13

4.4K 464 509
                                    

Parti başlayalı neredeyse iki saat olduğu sırada kendimi yorgunca koltuklardan birine bıraktığımda bir saattir salak saçma hareketlerle dans ettiğim Felix'in benim aksime hiç yorulmayıp aynı saçma hareketlerle dans etmeye devam ettiğini görmüştüm.

Bu çocuğun enerjisi nasıl hiç bitmiyordu?

Felix'in bitmeyen enerjisine şaşırmakla meşgul olduğum sırada koltuğa oturmadan önce kenardaki masadan aldığım kokteylden küçük bir yudum alıp telefonumu çıkartmış ve Felix'in birkaç kısa videosunu çekmiştim.

Çektiğim komik videoları daha sonra kendi çıkarlarım için Felix'e karşı kullanmayı aklıma not ettiğim sırada telefonumu tekrar cebime koymuştum. Tam da o an yanımda hissettiğim hareketlilik üzerine kafamı hafifçe o tarafa çevirmiş ve birinin yanıma oturduğunu görmüştüm.

Ama hayır, yanıma oturan sadece biri değildi. Yanıma oturan Hyunjin'in ta kendisiydi.

Neden onca boşluk varken yanıma oturduğunu sorgularcasına ona baktığım sırada garip bir gülümseme eşliğinde ağzını yayarak heyecanlı bir şekilde "Selam!" demesi üzerineyse sarhoş olduğunu anlamam çok uzun sürmemişti.

Bu hali komiğime gittiği için yüzüme küçük bir gülümseme yerleştirmiş ve kokteylimden bir yudum daha almadan önce ona "Selam." diyerek karşılık vermiştim.

Benim kokteylimi içişimi sonuna kadar izleyen Hyunjin bardağımı masaya koyduktan sonra ona döndüğümde önce bakışlarını dudaklarıma değdirmiş ardından da kızaran yanaklarıyla önüne dönmüştü.

Sarhoşken kesinlikle ayık halinden çok daha tatlıydı.

Mesajlaşırkenki halinin yanı sıra onun şu an utangaç oluşu beni tekrar gülümsettiği sırada Hyunjin'in bakışları tekrar bana dönmüş ve kısa bir süre kararsız görünen yüz ifadesiyle bana bakmış ardından da yüzüne tıpkı benimki gibi minik bir gülümseme yerleştirerek oturduğumuz koltukta bana doğru kaymıştı.

Demin aramızda olan mesafenin aksine artık birbirine değen bacaklarınız üzerine neden bana yaklaştığını anlamak istercesine şaşkınca Hyunjin'in gözlerine baktığımda "Hâlâ yüzünü hiç dikkatlice yakından inceleyemedim Jeongin." demiş ve tepkimi ölçercesine bana bakmaya başlamıştı.

Sarhoş ve fazlasıyla tatlı oluşu sebebiyle onu terslemek yerine yüzüme yine bir gülümseme yerleştirmiş ardından da "İncele o halde Hyunjin." demiştim.
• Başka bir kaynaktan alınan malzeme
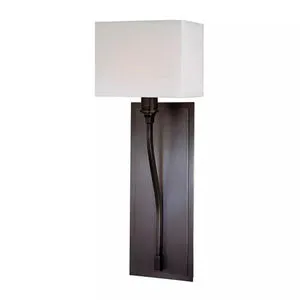 Product Image 1 for Selkirk 1 Light Wall Sconce from Hudson Valley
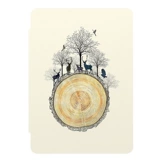 Оригинальное чтение, индукционный многоцветный защитный чехол, новая коллекция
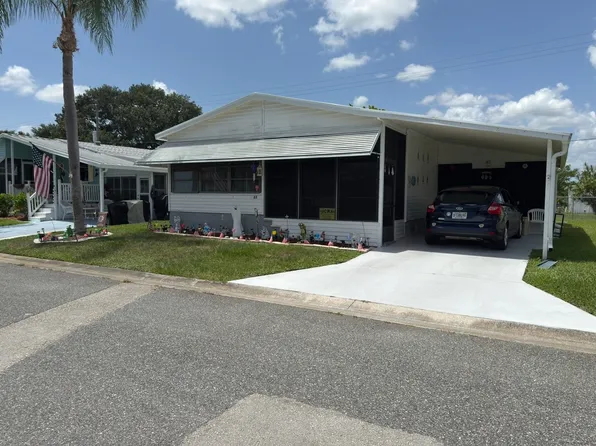 65 Darby Cay, Vero Beach, FL 32966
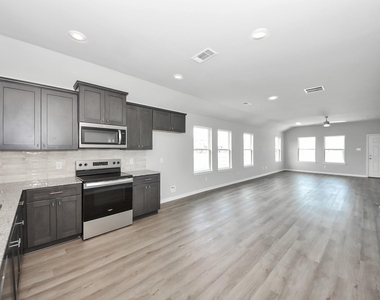288 Buckskin Drive - Photo Thumbnail 17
Konuşmam üzerine gözleri önce kocaman açılan Hyunjin'in yüzüne çok geçmeden büyükçe bir gülümseme yerleşmiş sonra bir bacağını koltuğa koyarak vücudunu tamamen bana doğru döndürmüştü.
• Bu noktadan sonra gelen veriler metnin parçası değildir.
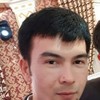  ,  Azamat, 29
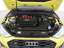 Audi S3 Quattro S-Tronic Sportback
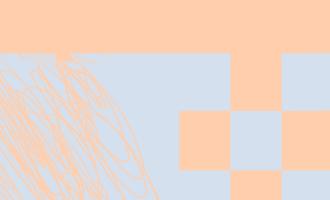 Game_Changer__23_Header.jpg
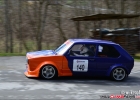 wgk_0911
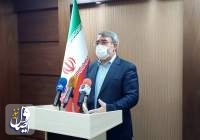 وزیر کشور: مقرر شد پروتکل آغاز فعالیت‌های صنوف و شاخص‌­های امتیازبندی تهیه شود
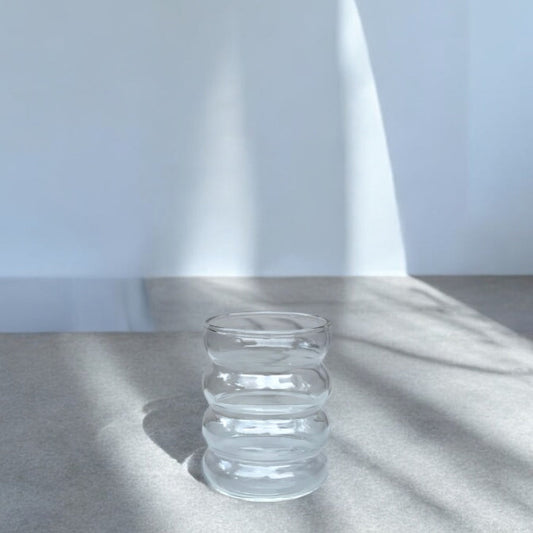 Aurora glas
Yüzümü sanki bir sanat eserini incelercesine incelemeye başladığında küçük gülümsemem yüzüme yayılmış ve Hyunjin'in verdiği değişik tepkileri izlemeye başlamıştım.

"Çok güzelsin."

Tatlı olduğunu düşündüğüm Hyunjin ellerini çekingence saçlarıma doğru uzatırken konuştuğunda içimde garip bir his oluşmuş, midemin kasıldığını hissetmiştim.
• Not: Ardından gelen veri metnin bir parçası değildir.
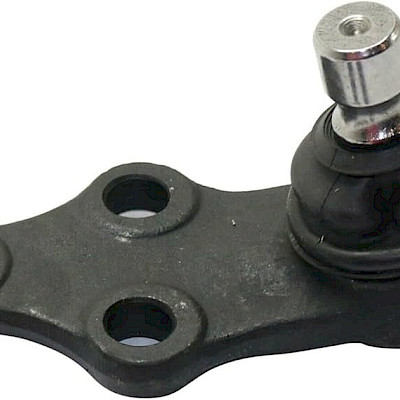 Bola Hyundai Tucson Ix/Sportage 12-/Sonata 10-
Hyunjin'in bana güzel olduğumu söylemesi beni neden böylesine mutlu etti şimdi diye düşünmeye başladığım sıradaysa hafif kıvırcıklaştırdığım saçlarımın arasında gezinmeye başlayan ince parmakları hissetmem üzerine donakalmış ve tüm düşüncelerimi bir kenara bırakmıştım.

Hyunjin bir süre ellerini kıvırcık saçlarımda gezdirdikten sonra parmaklarını; kulağımın arkasından aşağıya doğru çene çizgimi takip ederek indirmişti. Tabi bunu fazlasıyla yavaş yaptığı için ben de fazlasıyla çok gerilmiştim.